Apples — scientific name being Malus domestica — are members of the rose family that have five flowers with five petals and five sepals. Believe it or not, but her cousins include peaches, plums, pears, almonds, raspberries, strawberries, cherries and apricots. It is believed that the apple tree was the first fruit tree to be cultivated and was first domesticated and made edible by the Chinese process of grafting about 4,000 years ago.

Some historians, however, believe that the Romans were the first to plant and harvest the fruit, although its origins are traced to southwestern Asia, between the Caspian and the Black Sea. Without the process of domestication, apples would have remained inedible — sour and filled mostly with seeds — like its wild ancestors from ancient Asia and Europe.

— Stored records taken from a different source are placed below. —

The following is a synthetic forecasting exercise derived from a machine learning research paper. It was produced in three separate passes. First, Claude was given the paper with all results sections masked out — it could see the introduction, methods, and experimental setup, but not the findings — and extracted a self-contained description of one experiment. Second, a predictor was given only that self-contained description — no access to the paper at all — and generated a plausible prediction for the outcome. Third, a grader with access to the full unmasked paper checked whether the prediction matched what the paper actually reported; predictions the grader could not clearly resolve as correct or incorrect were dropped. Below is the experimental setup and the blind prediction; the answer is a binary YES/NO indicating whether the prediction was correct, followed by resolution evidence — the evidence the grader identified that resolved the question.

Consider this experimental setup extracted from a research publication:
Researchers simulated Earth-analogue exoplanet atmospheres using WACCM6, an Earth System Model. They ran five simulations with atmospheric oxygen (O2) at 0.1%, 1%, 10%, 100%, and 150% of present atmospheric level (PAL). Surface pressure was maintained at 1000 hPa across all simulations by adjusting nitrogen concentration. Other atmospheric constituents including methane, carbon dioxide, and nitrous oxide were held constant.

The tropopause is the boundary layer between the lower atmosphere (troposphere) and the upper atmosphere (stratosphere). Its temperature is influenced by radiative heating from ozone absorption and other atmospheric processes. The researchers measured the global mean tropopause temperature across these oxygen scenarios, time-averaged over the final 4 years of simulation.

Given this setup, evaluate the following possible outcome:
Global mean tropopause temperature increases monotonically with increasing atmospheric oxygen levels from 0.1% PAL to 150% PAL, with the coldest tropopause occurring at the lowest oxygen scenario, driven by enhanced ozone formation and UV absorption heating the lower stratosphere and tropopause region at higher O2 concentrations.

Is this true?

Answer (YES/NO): NO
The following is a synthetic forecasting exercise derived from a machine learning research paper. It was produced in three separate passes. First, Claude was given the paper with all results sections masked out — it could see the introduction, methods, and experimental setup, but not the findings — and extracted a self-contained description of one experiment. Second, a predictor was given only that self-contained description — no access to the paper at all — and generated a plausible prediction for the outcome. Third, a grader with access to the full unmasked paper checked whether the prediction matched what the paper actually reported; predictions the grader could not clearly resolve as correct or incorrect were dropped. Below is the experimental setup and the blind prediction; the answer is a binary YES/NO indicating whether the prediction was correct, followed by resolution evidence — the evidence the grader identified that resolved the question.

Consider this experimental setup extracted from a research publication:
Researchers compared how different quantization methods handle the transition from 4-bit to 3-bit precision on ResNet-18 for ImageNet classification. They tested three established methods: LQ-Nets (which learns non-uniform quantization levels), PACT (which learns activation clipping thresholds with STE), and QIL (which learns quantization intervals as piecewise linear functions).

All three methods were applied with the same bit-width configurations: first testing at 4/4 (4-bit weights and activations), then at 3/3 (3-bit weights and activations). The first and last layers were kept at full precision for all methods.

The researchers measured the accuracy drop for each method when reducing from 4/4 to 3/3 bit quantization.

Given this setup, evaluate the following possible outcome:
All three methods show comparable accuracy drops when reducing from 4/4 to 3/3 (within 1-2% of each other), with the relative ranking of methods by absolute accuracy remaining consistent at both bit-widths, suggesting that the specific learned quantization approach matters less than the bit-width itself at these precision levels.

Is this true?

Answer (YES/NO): YES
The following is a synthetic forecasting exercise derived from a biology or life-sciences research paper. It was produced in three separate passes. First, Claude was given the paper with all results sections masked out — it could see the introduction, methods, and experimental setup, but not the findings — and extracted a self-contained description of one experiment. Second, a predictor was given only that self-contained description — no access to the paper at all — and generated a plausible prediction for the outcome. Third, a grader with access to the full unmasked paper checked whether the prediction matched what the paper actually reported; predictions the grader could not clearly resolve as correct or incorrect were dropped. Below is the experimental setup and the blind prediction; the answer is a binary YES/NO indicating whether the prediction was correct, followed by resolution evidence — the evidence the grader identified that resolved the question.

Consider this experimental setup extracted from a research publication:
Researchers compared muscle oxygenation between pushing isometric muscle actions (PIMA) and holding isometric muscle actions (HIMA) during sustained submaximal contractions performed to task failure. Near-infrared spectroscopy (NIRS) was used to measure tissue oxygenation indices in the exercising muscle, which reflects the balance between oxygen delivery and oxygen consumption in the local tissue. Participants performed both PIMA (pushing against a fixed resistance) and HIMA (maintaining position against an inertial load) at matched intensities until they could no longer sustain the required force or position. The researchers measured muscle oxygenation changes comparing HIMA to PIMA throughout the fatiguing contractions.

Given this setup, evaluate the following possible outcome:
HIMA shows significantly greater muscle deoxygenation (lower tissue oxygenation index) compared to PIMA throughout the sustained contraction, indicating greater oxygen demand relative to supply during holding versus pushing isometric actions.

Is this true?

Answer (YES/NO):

In the early 1600s, when colonists came to America, they found crabapple trees growing in the wild. They sent for seeds and cuttings from English apples along with bees for pollination. Planting apple orchards became very important and many new uses for them were discovered. Colonists found ways to dry apples to preserve them and methods to make apple butter and apple pies.

Apples provided juice, cider, vinegar and food for their animals and as old trees were chopped down, the wood was used for making toys and furniture and burned for warmth. Today, apples are still one of the largest cultivated fruits in the world. In the United States, 35 states produce apples with an estimated worth of $1.76 billion.

Kashmir produces the maximum quantity of apples followed by Himachal Pradesh and Uttaranchal. Harvesting begins in mid-August for late summer varieties and continues throughout October, which is the national apple month. Unfortunately, apples cultivation is at a risk because of global warming. It is important for an apple plant to have snow or frost on the ground for about 100 days during the winters. Apples are an important source of employment in the hilly regions and the economy of these areas depends on them.

Apples are very nutritious and have a lot of fibre, vitamins, iron and other good qualities. No wonder they say ‘an apple a day keeps the doctor away’!